▸ Available records
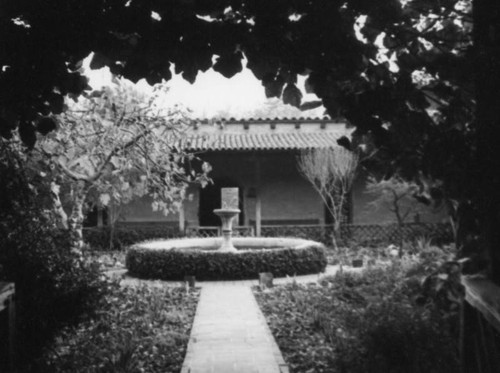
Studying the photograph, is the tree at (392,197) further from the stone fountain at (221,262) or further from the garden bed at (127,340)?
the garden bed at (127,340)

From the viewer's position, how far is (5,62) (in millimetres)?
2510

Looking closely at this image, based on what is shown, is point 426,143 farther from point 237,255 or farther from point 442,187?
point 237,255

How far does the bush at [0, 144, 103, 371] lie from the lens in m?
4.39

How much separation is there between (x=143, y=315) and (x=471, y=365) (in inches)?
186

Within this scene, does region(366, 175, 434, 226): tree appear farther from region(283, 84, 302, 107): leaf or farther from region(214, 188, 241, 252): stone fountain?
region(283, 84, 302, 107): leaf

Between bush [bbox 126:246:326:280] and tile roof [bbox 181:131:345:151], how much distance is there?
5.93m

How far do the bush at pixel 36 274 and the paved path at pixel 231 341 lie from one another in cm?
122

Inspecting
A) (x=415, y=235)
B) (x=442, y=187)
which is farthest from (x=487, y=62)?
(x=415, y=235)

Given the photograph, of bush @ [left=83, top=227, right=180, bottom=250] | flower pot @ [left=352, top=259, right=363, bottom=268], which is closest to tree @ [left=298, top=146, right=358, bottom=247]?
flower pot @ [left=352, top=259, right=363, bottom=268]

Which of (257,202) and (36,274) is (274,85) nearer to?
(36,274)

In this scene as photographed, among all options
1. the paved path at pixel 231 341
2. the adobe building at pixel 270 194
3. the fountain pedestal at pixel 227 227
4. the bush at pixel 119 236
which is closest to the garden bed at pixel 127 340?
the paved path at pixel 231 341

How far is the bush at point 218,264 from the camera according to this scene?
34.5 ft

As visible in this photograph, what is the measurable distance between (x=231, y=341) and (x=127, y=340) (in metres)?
...
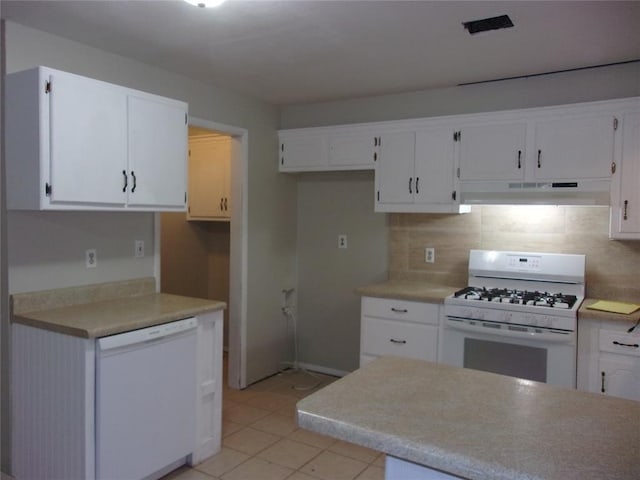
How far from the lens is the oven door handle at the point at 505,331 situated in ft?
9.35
==
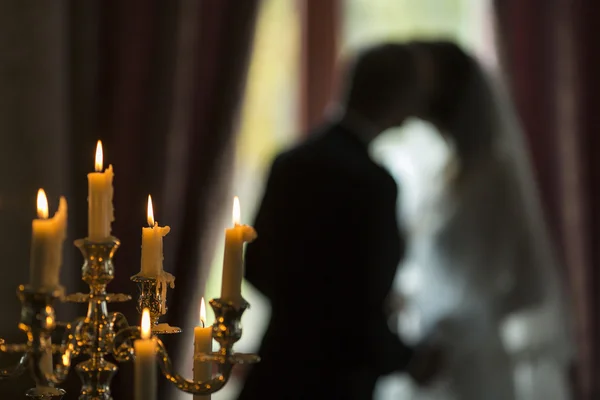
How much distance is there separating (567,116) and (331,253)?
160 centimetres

▸ The exercise
Count how many lines in the entries above contain the string "paved", matching case exactly, and reply with only that number.

▸ Response to this exercise
3